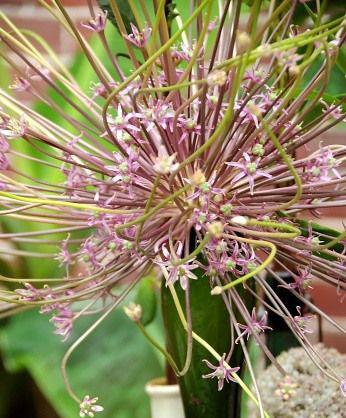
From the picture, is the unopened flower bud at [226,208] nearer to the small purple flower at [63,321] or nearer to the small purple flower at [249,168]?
the small purple flower at [249,168]

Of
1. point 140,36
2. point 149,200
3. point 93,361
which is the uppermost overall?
point 140,36

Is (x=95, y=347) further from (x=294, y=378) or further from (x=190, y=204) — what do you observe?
(x=190, y=204)

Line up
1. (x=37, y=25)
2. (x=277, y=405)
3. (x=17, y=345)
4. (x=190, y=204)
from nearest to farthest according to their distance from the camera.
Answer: (x=190, y=204)
(x=277, y=405)
(x=17, y=345)
(x=37, y=25)

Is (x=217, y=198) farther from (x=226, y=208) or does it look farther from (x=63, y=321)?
(x=63, y=321)

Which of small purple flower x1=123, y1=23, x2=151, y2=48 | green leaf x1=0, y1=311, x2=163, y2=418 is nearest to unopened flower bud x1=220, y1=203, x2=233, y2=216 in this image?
small purple flower x1=123, y1=23, x2=151, y2=48

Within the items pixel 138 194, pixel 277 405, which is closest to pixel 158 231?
pixel 138 194

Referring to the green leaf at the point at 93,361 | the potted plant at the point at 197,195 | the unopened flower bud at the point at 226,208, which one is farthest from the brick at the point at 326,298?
the unopened flower bud at the point at 226,208

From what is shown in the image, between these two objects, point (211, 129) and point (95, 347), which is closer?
point (211, 129)

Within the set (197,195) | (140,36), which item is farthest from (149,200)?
(140,36)
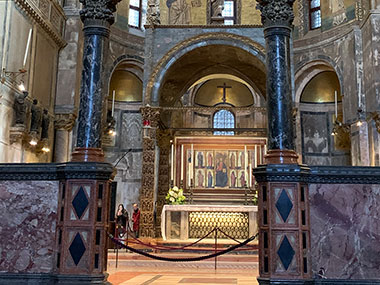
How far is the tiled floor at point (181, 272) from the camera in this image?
7.61 metres

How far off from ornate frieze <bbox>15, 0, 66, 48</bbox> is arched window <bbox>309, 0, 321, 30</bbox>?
36.7ft

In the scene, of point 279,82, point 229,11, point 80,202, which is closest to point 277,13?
point 279,82

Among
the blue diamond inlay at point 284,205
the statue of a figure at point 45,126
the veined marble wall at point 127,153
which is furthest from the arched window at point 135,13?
the blue diamond inlay at point 284,205

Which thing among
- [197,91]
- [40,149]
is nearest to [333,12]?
[197,91]

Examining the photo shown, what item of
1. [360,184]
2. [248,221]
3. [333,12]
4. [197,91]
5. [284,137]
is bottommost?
[248,221]

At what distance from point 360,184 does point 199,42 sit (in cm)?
1113

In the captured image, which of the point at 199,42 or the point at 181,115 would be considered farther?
the point at 181,115

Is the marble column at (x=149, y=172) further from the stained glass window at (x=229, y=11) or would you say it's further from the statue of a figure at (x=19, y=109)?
the stained glass window at (x=229, y=11)

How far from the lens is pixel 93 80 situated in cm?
705

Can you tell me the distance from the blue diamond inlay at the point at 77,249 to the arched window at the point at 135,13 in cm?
1597

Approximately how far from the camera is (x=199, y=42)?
16375mm

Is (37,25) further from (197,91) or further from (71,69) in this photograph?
(197,91)

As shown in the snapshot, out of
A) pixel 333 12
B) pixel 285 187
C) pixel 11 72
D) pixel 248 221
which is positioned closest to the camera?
pixel 285 187

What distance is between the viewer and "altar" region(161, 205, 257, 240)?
46.3 ft
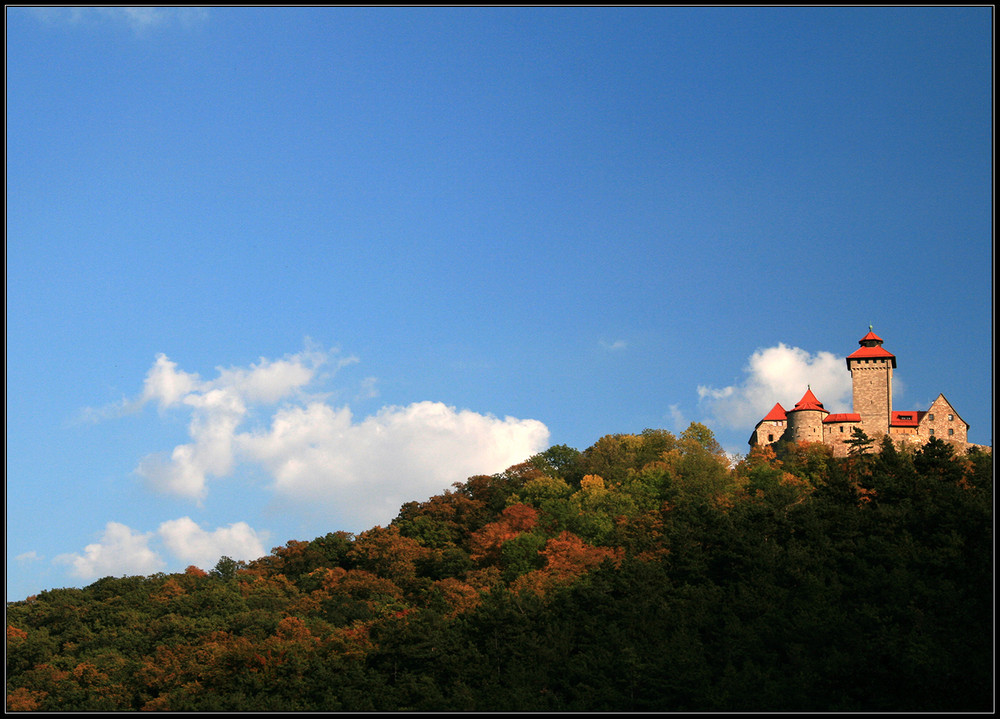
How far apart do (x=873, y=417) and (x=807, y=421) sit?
13.1ft

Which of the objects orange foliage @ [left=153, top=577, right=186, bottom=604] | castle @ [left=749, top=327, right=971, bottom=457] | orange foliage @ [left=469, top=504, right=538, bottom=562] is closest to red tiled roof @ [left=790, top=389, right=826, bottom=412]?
castle @ [left=749, top=327, right=971, bottom=457]

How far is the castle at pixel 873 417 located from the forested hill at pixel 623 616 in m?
3.40

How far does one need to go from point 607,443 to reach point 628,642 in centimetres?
3205

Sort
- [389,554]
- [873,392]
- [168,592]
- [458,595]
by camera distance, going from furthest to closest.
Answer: [873,392], [389,554], [168,592], [458,595]

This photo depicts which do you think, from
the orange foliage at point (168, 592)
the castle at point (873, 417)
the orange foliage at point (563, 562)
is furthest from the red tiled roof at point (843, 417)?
the orange foliage at point (168, 592)

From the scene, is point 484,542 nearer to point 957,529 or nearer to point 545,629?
point 545,629

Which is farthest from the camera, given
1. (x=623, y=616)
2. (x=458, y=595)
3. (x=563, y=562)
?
(x=563, y=562)

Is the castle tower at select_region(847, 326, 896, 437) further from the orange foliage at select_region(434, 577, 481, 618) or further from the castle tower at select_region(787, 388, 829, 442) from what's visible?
the orange foliage at select_region(434, 577, 481, 618)

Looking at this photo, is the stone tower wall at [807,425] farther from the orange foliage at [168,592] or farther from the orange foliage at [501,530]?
the orange foliage at [168,592]

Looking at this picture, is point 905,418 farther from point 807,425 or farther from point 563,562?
point 563,562

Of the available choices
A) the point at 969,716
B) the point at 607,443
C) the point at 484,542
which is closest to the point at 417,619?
the point at 484,542

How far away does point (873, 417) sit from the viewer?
56594 mm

+++

> **Brief**
Take the listing above and print it exactly, apart from the pictures.

> **Solution for this problem**
From the picture, is the unopened flower bud at [226,208] nearer to the small purple flower at [63,321] or nearer to the small purple flower at [249,168]?
the small purple flower at [249,168]

Of
1. point 140,36
2. point 149,200
3. point 93,361
which is the uppermost overall?
point 140,36

Is (x=95, y=347) further from (x=294, y=378) or further from (x=190, y=204) — what do you observe?
(x=190, y=204)

Line up
1. (x=37, y=25)
2. (x=277, y=405)
3. (x=17, y=345)
4. (x=190, y=204)
from nearest to farthest according to their distance from the camera.
Answer: (x=190, y=204)
(x=277, y=405)
(x=17, y=345)
(x=37, y=25)

Is (x=217, y=198) farther from (x=226, y=208) or does it look farther from (x=63, y=321)?
(x=63, y=321)

Which of small purple flower x1=123, y1=23, x2=151, y2=48 | green leaf x1=0, y1=311, x2=163, y2=418 is nearest to unopened flower bud x1=220, y1=203, x2=233, y2=216 in this image?
small purple flower x1=123, y1=23, x2=151, y2=48

Within the items pixel 138 194, pixel 277 405, which is closest to pixel 158 231?
pixel 138 194

Referring to the green leaf at the point at 93,361 | the potted plant at the point at 197,195 | the unopened flower bud at the point at 226,208, which one is farthest from the brick at the point at 326,298?
the unopened flower bud at the point at 226,208

From what is shown in the image, between these two objects, point (211, 129) and point (95, 347), which is closer?
point (211, 129)

Within the set (197,195) | (140,36), which item is farthest from (149,200)?
(140,36)
How far is the tiled floor at point (181, 272) from the camera in this image?
7.61 metres

How far off from ornate frieze <bbox>15, 0, 66, 48</bbox> is arched window <bbox>309, 0, 321, 30</bbox>?
36.7ft

In the scene, of point 279,82, point 229,11, point 80,202, which is closest to point 277,13?
point 279,82

Among
the blue diamond inlay at point 284,205
the statue of a figure at point 45,126
the veined marble wall at point 127,153
which is furthest from the arched window at point 135,13?
the blue diamond inlay at point 284,205

Which thing among
- [197,91]
- [40,149]
is nearest to [333,12]?
[197,91]

Examining the photo shown, what item of
1. [360,184]
2. [248,221]
3. [333,12]
4. [197,91]
5. [284,137]
is bottommost?
[248,221]

At what distance from point 360,184 does point 199,42 sit (in cm)?
1113

In the captured image, which of the point at 199,42 or the point at 181,115 would be considered farther?
the point at 181,115

Is the marble column at (x=149, y=172) further from the stained glass window at (x=229, y=11) or would you say it's further from the statue of a figure at (x=19, y=109)?
the stained glass window at (x=229, y=11)

How far from the lens is pixel 93 80 situated in cm?
705

Can you tell me the distance from the blue diamond inlay at the point at 77,249 to the arched window at the point at 135,13 in cm?
1597

Approximately how far from the camera is (x=199, y=42)?
16375mm

Is (37,25) further from (197,91) or further from (71,69) in this photograph?
(197,91)

As shown in the snapshot, out of
A) pixel 333 12
B) pixel 285 187
C) pixel 11 72
D) pixel 248 221
which is positioned closest to the camera?
pixel 285 187

What distance is between the viewer and "altar" region(161, 205, 257, 240)?
46.3 ft
How far apart do (x=873, y=417) and (x=807, y=421) sit?
13.1ft

Which of the objects orange foliage @ [left=153, top=577, right=186, bottom=604] | castle @ [left=749, top=327, right=971, bottom=457] | orange foliage @ [left=469, top=504, right=538, bottom=562] is closest to red tiled roof @ [left=790, top=389, right=826, bottom=412]?
castle @ [left=749, top=327, right=971, bottom=457]

How far is the castle at pixel 873 417 located from the forested hill at pixel 623 616 in m?
3.40

How far does one need to go from point 607,443 to reach point 628,642 in centimetres?
3205

Sort
- [389,554]
- [873,392]
- [168,592]
- [458,595]
by camera distance, going from furthest to closest.
Answer: [873,392], [389,554], [168,592], [458,595]

This photo depicts which do you think, from
the orange foliage at point (168, 592)
the castle at point (873, 417)
the orange foliage at point (563, 562)
is furthest from the red tiled roof at point (843, 417)?
the orange foliage at point (168, 592)

From the scene, is point 484,542 nearer to point 957,529 or nearer to point 545,629?
point 545,629

Which is farthest from the camera, given
1. (x=623, y=616)
2. (x=458, y=595)
3. (x=563, y=562)
?
(x=563, y=562)

Is the castle tower at select_region(847, 326, 896, 437) further from the orange foliage at select_region(434, 577, 481, 618) or further from the castle tower at select_region(787, 388, 829, 442) from what's visible?
the orange foliage at select_region(434, 577, 481, 618)

Looking at this photo, is the stone tower wall at [807,425] farther from the orange foliage at [168,592] or farther from the orange foliage at [501,530]?
the orange foliage at [168,592]

Looking at this picture, is point 905,418 farther from point 807,425 or farther from point 563,562?
point 563,562

Of the available choices
A) the point at 969,716
B) the point at 607,443
C) the point at 484,542
which is closest to the point at 417,619?
the point at 484,542

How far away does point (873, 417) sit from the viewer?
56594 mm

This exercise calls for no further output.